[The task]: Copy the items below word for word, beginning at the line that contains "Looking at the scene, does" and stopping after the line that contains "3234 millimetres".

>>>>>

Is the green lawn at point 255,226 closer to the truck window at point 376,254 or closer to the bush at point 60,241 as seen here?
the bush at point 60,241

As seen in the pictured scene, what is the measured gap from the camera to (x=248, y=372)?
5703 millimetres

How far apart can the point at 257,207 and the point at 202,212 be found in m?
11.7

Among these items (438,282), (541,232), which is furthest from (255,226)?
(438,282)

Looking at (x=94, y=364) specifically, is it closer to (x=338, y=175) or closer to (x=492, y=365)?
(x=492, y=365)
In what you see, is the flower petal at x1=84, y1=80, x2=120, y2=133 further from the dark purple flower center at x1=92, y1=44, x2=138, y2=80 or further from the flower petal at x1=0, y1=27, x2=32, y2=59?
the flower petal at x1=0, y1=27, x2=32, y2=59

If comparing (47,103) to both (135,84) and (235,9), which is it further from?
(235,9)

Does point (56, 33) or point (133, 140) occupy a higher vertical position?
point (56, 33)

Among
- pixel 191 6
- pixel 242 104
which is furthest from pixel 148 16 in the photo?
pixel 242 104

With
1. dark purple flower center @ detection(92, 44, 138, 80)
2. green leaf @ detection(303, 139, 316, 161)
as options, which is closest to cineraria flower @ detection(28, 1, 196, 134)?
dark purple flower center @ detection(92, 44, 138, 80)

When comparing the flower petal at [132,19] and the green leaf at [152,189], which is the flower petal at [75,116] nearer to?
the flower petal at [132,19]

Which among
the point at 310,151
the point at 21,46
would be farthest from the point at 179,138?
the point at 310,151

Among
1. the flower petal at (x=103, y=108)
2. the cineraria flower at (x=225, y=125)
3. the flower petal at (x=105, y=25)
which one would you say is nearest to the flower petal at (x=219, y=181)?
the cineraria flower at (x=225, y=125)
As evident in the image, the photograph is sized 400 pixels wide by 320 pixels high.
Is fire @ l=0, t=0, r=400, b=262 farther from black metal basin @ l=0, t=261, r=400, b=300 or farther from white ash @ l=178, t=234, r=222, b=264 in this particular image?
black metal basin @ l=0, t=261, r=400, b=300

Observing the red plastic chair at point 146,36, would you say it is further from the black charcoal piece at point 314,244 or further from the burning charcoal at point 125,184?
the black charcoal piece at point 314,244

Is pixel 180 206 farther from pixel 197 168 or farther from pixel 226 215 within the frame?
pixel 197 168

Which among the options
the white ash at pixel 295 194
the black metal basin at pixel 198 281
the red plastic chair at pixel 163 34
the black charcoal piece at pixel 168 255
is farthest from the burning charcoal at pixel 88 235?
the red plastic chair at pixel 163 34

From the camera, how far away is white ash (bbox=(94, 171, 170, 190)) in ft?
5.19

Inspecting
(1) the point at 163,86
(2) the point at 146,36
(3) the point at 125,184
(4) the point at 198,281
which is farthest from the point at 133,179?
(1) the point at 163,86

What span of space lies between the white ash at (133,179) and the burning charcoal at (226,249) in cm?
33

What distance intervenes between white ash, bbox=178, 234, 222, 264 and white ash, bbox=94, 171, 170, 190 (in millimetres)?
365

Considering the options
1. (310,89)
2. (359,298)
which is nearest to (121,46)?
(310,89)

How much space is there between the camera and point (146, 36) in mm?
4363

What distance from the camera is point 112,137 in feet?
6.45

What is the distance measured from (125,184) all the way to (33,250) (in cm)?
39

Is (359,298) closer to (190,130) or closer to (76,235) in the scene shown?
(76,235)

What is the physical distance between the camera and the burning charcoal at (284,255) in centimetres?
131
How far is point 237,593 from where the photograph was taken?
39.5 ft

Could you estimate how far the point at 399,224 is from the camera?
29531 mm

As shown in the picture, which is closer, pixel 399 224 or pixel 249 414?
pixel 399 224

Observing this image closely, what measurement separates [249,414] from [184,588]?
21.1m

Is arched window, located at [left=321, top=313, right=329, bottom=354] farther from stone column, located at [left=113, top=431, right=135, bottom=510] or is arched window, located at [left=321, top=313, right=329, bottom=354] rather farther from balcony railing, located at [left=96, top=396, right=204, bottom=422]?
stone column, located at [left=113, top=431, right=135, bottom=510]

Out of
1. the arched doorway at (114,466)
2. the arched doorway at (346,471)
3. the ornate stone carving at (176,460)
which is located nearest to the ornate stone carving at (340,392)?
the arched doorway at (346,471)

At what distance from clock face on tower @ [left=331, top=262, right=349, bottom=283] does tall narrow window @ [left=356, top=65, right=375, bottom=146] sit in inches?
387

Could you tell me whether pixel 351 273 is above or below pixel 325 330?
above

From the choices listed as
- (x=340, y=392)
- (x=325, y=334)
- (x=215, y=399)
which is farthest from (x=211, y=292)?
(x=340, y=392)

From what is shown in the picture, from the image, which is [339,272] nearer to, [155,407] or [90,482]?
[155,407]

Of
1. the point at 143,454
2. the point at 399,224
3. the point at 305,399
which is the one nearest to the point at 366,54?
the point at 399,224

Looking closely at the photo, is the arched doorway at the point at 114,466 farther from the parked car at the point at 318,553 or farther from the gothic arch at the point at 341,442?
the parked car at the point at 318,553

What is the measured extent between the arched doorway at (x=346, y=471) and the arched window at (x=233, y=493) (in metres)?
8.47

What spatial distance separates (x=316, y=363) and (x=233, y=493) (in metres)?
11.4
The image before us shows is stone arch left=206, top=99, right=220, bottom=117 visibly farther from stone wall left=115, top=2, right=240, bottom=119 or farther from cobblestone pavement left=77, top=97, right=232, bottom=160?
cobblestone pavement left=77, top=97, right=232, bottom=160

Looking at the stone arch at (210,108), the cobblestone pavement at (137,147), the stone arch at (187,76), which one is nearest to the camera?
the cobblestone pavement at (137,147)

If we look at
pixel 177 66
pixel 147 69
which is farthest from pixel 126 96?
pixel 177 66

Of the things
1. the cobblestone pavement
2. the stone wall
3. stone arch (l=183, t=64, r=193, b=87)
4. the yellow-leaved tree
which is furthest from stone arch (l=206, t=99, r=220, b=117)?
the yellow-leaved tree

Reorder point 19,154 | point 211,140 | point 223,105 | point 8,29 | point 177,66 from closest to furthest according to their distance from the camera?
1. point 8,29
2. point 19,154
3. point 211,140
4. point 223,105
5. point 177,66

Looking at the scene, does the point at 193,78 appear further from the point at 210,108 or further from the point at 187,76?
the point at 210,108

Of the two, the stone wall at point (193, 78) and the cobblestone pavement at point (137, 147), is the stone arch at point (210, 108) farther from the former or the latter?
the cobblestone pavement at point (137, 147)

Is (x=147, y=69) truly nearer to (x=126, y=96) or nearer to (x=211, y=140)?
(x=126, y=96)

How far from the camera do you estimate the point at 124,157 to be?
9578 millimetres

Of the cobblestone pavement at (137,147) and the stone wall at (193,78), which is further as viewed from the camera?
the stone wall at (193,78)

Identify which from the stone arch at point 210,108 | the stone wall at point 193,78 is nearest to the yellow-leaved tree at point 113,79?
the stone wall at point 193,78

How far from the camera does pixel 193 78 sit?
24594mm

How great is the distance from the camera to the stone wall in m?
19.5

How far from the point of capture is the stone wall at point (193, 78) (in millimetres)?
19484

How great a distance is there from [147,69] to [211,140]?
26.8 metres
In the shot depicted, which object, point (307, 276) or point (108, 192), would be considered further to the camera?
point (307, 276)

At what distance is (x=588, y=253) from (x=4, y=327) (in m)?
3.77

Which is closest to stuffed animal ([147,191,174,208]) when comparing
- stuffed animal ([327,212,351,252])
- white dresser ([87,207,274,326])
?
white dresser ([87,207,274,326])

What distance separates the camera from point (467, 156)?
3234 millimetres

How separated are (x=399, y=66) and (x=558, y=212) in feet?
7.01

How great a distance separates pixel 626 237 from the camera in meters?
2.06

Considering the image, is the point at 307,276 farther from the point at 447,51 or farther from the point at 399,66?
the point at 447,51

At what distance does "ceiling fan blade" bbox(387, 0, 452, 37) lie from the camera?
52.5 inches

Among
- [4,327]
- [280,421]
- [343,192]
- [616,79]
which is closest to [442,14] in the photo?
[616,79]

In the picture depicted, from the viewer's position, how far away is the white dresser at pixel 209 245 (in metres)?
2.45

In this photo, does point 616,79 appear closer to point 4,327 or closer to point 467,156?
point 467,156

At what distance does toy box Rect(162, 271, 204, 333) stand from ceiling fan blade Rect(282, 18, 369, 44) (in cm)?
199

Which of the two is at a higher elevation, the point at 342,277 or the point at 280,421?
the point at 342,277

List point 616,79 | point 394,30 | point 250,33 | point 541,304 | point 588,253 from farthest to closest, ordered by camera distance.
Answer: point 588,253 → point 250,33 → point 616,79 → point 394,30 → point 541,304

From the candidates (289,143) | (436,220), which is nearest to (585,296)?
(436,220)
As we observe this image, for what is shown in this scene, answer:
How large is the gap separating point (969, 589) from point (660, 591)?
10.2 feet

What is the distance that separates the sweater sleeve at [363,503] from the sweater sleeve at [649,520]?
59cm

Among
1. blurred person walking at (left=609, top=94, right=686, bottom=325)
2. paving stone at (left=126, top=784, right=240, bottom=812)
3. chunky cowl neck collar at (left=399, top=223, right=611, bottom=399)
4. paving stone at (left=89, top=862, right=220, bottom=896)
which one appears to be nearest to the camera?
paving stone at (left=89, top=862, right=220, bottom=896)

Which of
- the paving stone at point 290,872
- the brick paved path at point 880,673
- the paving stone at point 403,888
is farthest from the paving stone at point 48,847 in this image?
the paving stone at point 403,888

<<<<<

[Task solution]:
Looking at the scene, does the point at 193,78 appear further from the point at 210,108 or further from the point at 187,76?
the point at 210,108

Of the two, the stone wall at point (193, 78) and the cobblestone pavement at point (137, 147), is the stone arch at point (210, 108) farther from the former or the latter?
the cobblestone pavement at point (137, 147)

Is (x=147, y=69) truly nearer to (x=126, y=96) or nearer to (x=211, y=140)?
(x=126, y=96)

How far from the camera do you estimate the point at 124,157 to be?
9578 millimetres

Of the cobblestone pavement at (137,147) and the stone wall at (193,78), which is further as viewed from the camera?
the stone wall at (193,78)

Identify which from the stone arch at point 210,108 | the stone wall at point 193,78 is nearest to the yellow-leaved tree at point 113,79?
the stone wall at point 193,78

How far from the camera does pixel 193 78 sit?
24594mm

How great is the distance from the camera to the stone wall in m?
19.5

How far from the point of capture is the stone wall at point (193, 78) (in millimetres)?
19484

How great a distance is there from [147,69] to [211,140]?
26.8 metres
In the shot depicted, which object, point (307, 276) or point (108, 192), would be considered further to the camera?
point (307, 276)

At what distance is (x=588, y=253) from (x=4, y=327) (in m)?
3.77

Which is closest to stuffed animal ([147,191,174,208]) when comparing
- stuffed animal ([327,212,351,252])
- white dresser ([87,207,274,326])
?
white dresser ([87,207,274,326])

What distance separates the camera from point (467, 156)?
3234 millimetres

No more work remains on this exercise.